Glapiński: wysoki kurs złotego „dopuszczalny”
Obecny kurs złotego mieści się w przedziale, który jest w stanie zaakceptować gospodarka, a także przedsiębiorcy, eksportujący i importujący - ocenił w piątek prezes Narodowego Banku Polskiego Adam Glapiński. Inflacja pod koniec tego roku będzie znajdowała się na poziomie zbliżonym do obecnego, może być o 0,2 pkt proc. niższa - ocenił prezes NBP.
„Obecny kurs dla gospodarki jest do zaakceptowania. Mieści się w przedziale tego kursu, który gospodarka, przedsiębiorcy, eksportujący, importujący są w stanie zaakceptować. Duża część importerów to są jednocześnie eksporterzy (…) i to się mieści (kurs złotego - PAP) w tym przedziale dopuszczalności” - powiedział szef NBP na konferencji.
Dodał, że wysoki kurs polskiej waluty dla NBP i Rady Polityki Pieniężnej jest postrzegany „pozytywnie przez pryzmat tego, że działa antyinflacyjnie”.

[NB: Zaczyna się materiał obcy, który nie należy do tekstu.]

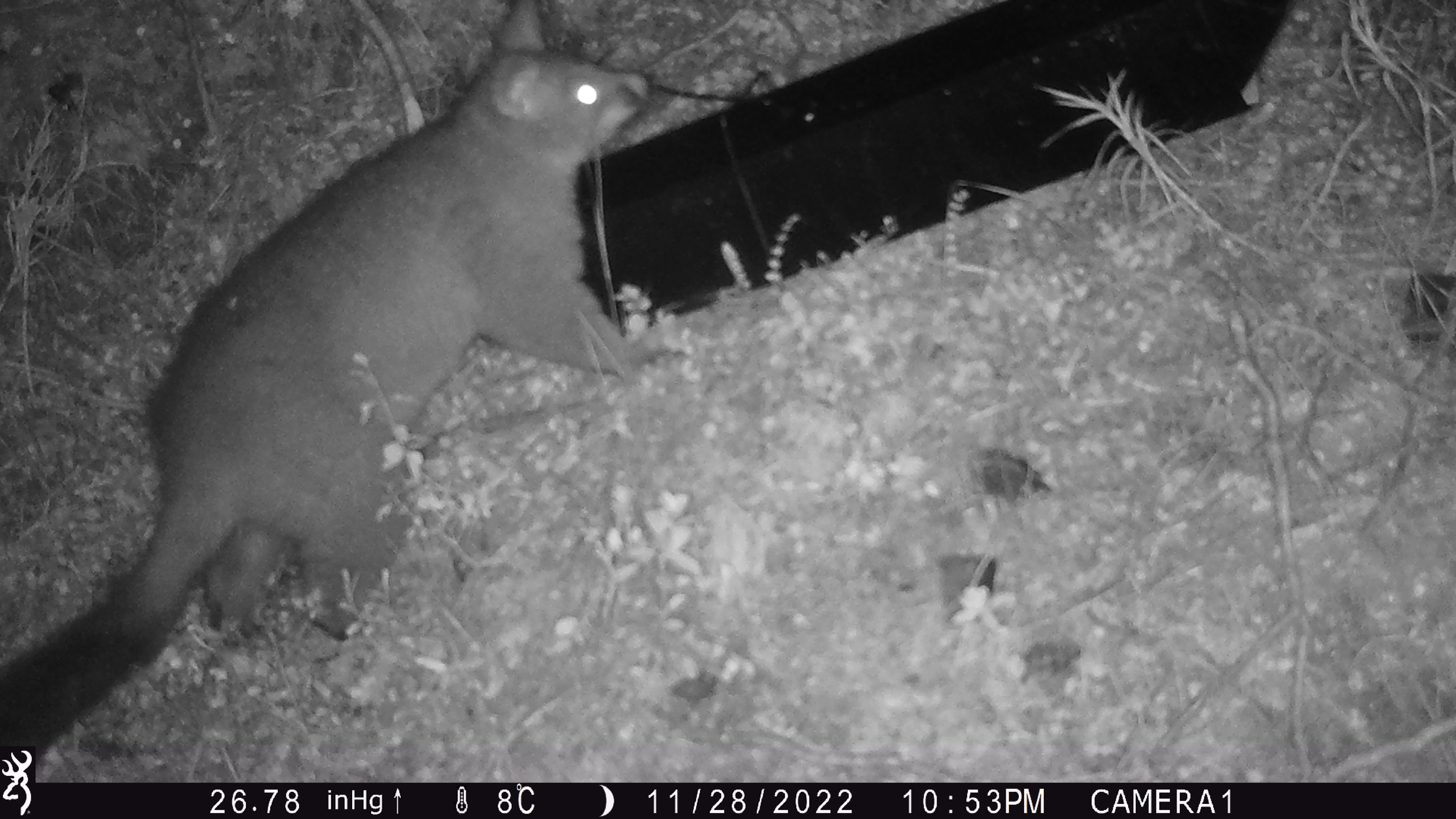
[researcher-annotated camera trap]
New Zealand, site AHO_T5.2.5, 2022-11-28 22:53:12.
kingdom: Animalia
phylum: Chordata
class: Mammalia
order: Diprotodontia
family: Phalangeridae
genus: Trichosurus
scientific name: Trichosurus vulpecula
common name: common brushtail possum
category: possum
Possum (common brushtail possum) (Trichosurus vulpecula).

Glapiński przypomniał, że bank centralny prowadzi ankiety wśród przedsiębiorców, w których wskazują oni na bariery rozwoju. „W tej chwili wysoki kurs to jest gdzieś (…) na dalekiej pozycji” - powiedział. Jak mówił, firmy bardziej martwią się brakiem popytu, stagnacją w gospodarce w Niemczech i wzrostem płac.
Inflacja pod koniec roku mniej więcej taka jak obecnie
„Dzisiaj można oczekiwać, że w trzecim kwartale dynamika cen przejściowo się obniży pod wpływem statystycznych efektów bazy, jednak w czwartym kwartale może ponownie znacząco przyspieszyć. (…) Pod koniec tego roku inflacja będzie mniej więcej taka jak obecnie, może 0,2 pkt proc. niższa” - powiedział prezes NBP.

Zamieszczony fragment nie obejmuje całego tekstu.